Space Vampire
Senior HTML'ler
PHP:
<?php
function get_remote_data($url, $post_paramtrs = false) {
$c = curl_init();
curl_setopt($c, CURLOPT_URL, $url);
curl_setopt($c, CURLOPT_RETURNTRANSFER, 1);
if ($post_paramtrs) {
curl_setopt($c, CURLOPT_POST, TRUE);
curl_setopt($c, CURLOPT_POSTFIELDS, "var1=bla&" . $post_paramtrs);
} curl_setopt($c, CURLOPT_SSL_VERIFYHOST, false);
curl_setopt($c, CURLOPT_SSL_VERIFYPEER, false);
curl_setopt($c, CURLOPT_USERAGENT, "Mozilla/5.0 (Windows NT 6.1; rv:33.0) Gecko/20100101 Firefox/33.0");
curl_setopt($c, CURLOPT_COOKIE, 'CookieName1=Value;');
curl_setopt($c, CURLOPT_MAXREDIRS, 10);
$follow_allowed = ( ini_get('open_basedir') || ini_get('safe_mode')) ? false : true;
if ($follow_allowed) {
curl_setopt($c, CURLOPT_FOLLOWLOCATION, 1);
}curl_setopt($c, CURLOPT_CONNECTTIMEOUT, 9);
curl_setopt($c, CURLOPT_REFERER, $url);
curl_setopt($c, CURLOPT_TIMEOUT, 60);
curl_setopt($c, CURLOPT_AUTOREFERER, true);
curl_setopt($c, CURLOPT_ENCODING, 'gzip,deflate');
$data = curl_exec($c);
$status = curl_getinfo($c);
curl_close($c);
preg_match('/(http(|s)):\/\/(.*?)\/(.*\/|)/si', $status['url'], $link);
$data = preg_replace('/(src|href|action)=(\'|\")((?!(http|https|javascript:|\/\/|\/)).*?)(\'|\")/si', '$1=$2' . $link[0] . '$3$4$5', $data);
$data = preg_replace('/(src|href|action)=(\'|\")((?!(http|https|javascript:|\/\/)).*?)(\'|\")/si', '$1=$2' . $link[1] . '://' . $link[3] . '$3$4$5', $data);
if ($status['http_code'] == 200) {
return $data;
} elseif ($status['http_code'] == 301 || $status['http_code'] == 302) {
if (!$follow_allowed) {
if (empty($redirURL)) {
if (!empty($status['redirect_url'])) {
$redirURL = $status['redirect_url'];
}
} if (empty($redirURL)) {
preg_match('/(Location:|URI:)(.*?)(\r|\n)/si', $data, $m);
if (!empty($m[2])) {
$redirURL = $m[2];
}
} if (empty($redirURL)) {
preg_match('/href\=\"(.*?)\"(.*?)here\<\/a\>/si', $data, $m);
if (!empty($m[1])) {
$redirURL = $m[1];
}
} if (!empty($redirURL)) {
$t = debug_backtrace();
return call_user_func($t[0]["function"], trim($redirURL), $post_paramtrs);
}
}
} return "ERRORCODE22 with $url!!<br/>Last status codes<b/>:" . json_encode($status) . "<br/><br/>Last data got<br/>:$data";
}
$homepage = get_remote_data('https://www.geocaching.com/track/details.aspx?tracker=FG935F');
echo $homepage;
?>
Ich habe dieses Script gefunden, mit dem man den Inhalt einer Website auslesen kann.
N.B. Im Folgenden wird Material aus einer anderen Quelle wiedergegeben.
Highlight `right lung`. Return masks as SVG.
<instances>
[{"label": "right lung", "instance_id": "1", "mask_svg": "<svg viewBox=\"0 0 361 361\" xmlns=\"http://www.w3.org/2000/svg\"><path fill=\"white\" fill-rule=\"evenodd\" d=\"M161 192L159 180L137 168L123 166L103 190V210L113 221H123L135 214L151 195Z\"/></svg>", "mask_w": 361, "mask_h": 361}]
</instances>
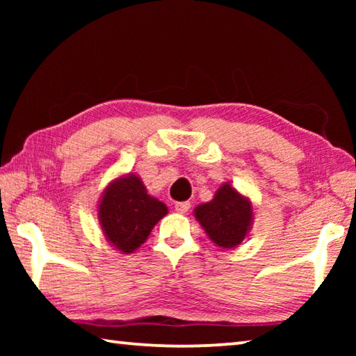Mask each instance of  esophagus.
Listing matches in <instances>:
<instances>
[{
  "label": "esophagus",
  "mask_w": 356,
  "mask_h": 356,
  "mask_svg": "<svg viewBox=\"0 0 356 356\" xmlns=\"http://www.w3.org/2000/svg\"><path fill=\"white\" fill-rule=\"evenodd\" d=\"M174 207H176V212L177 213H186L190 210L191 206H190V202H177Z\"/></svg>",
  "instance_id": "1"
}]
</instances>
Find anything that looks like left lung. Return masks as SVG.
Instances as JSON below:
<instances>
[{
	"label": "left lung",
	"instance_id": "left-lung-1",
	"mask_svg": "<svg viewBox=\"0 0 356 356\" xmlns=\"http://www.w3.org/2000/svg\"><path fill=\"white\" fill-rule=\"evenodd\" d=\"M195 216L212 242L232 250L243 242L252 225V204L231 184H222L212 201L200 204Z\"/></svg>",
	"mask_w": 356,
	"mask_h": 356
}]
</instances>
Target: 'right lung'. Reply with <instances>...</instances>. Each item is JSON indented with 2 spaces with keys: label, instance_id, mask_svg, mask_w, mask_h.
<instances>
[{
  "label": "right lung",
  "instance_id": "right-lung-1",
  "mask_svg": "<svg viewBox=\"0 0 356 356\" xmlns=\"http://www.w3.org/2000/svg\"><path fill=\"white\" fill-rule=\"evenodd\" d=\"M168 213L163 202L150 196L138 174L129 172L108 184L99 201V221L108 243L122 254L136 251Z\"/></svg>",
  "mask_w": 356,
  "mask_h": 356
}]
</instances>
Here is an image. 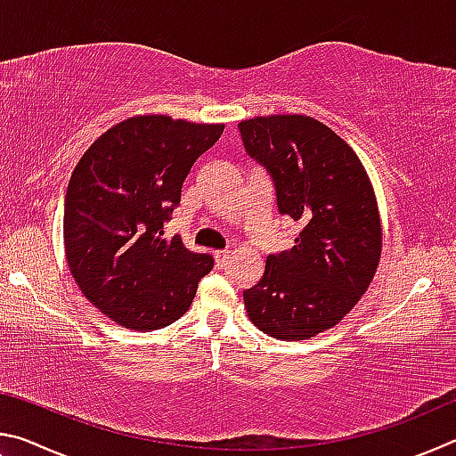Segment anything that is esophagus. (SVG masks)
<instances>
[{"label": "esophagus", "mask_w": 456, "mask_h": 456, "mask_svg": "<svg viewBox=\"0 0 456 456\" xmlns=\"http://www.w3.org/2000/svg\"><path fill=\"white\" fill-rule=\"evenodd\" d=\"M227 259H229V251H215V264H217V267L225 265Z\"/></svg>", "instance_id": "34e87169"}]
</instances>
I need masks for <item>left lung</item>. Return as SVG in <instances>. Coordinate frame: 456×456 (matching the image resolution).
<instances>
[{
  "label": "left lung",
  "instance_id": "left-lung-1",
  "mask_svg": "<svg viewBox=\"0 0 456 456\" xmlns=\"http://www.w3.org/2000/svg\"><path fill=\"white\" fill-rule=\"evenodd\" d=\"M239 133L272 175L277 209L304 227L243 291L247 315L272 338L310 339L342 322L374 280L382 253L374 187L352 146L312 117H257L239 122Z\"/></svg>",
  "mask_w": 456,
  "mask_h": 456
}]
</instances>
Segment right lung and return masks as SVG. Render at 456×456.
Segmentation results:
<instances>
[{"label": "right lung", "mask_w": 456, "mask_h": 456, "mask_svg": "<svg viewBox=\"0 0 456 456\" xmlns=\"http://www.w3.org/2000/svg\"><path fill=\"white\" fill-rule=\"evenodd\" d=\"M225 125L165 114L130 117L76 165L64 203L66 261L84 297L118 326L152 331L187 314L213 257L192 253L163 223L195 160Z\"/></svg>", "instance_id": "add662e5"}]
</instances>
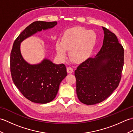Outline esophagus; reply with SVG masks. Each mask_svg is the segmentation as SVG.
Listing matches in <instances>:
<instances>
[{
    "label": "esophagus",
    "mask_w": 133,
    "mask_h": 133,
    "mask_svg": "<svg viewBox=\"0 0 133 133\" xmlns=\"http://www.w3.org/2000/svg\"><path fill=\"white\" fill-rule=\"evenodd\" d=\"M67 71L68 73H70V74H71V73L73 72V69L71 67H67Z\"/></svg>",
    "instance_id": "34e87169"
}]
</instances>
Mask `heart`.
Returning a JSON list of instances; mask_svg holds the SVG:
<instances>
[{
    "mask_svg": "<svg viewBox=\"0 0 133 133\" xmlns=\"http://www.w3.org/2000/svg\"><path fill=\"white\" fill-rule=\"evenodd\" d=\"M97 41L96 33L82 27L70 30L64 33L62 41L56 43V51L62 59L66 56L69 50L70 56L75 62H81L88 59L94 50Z\"/></svg>",
    "mask_w": 133,
    "mask_h": 133,
    "instance_id": "obj_1",
    "label": "heart"
}]
</instances>
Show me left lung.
I'll return each instance as SVG.
<instances>
[{
  "label": "left lung",
  "mask_w": 133,
  "mask_h": 133,
  "mask_svg": "<svg viewBox=\"0 0 133 133\" xmlns=\"http://www.w3.org/2000/svg\"><path fill=\"white\" fill-rule=\"evenodd\" d=\"M103 46L94 58H89L75 71L76 90L87 105L105 100L119 85L124 64V49L113 32L102 27Z\"/></svg>",
  "instance_id": "1"
}]
</instances>
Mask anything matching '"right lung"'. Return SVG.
<instances>
[{"instance_id": "add662e5", "label": "right lung", "mask_w": 133, "mask_h": 133, "mask_svg": "<svg viewBox=\"0 0 133 133\" xmlns=\"http://www.w3.org/2000/svg\"><path fill=\"white\" fill-rule=\"evenodd\" d=\"M56 22L36 21L27 26L14 42L10 54V71L14 83L27 99L34 103H47L57 94L59 84L67 76L63 63L55 64L45 59L38 64H30L21 53L24 39L42 30L54 27Z\"/></svg>"}]
</instances>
Ich möchte aber nicht den gesamten Content weiter verarbeiten, sondern lediglich die Inhalte von drei Elementen.
An der Stelle komme ich nicht weiter.
Geht das auf Grundlage dieses Scriptes überhaupt? Ich finde da einfach keinen Hebel.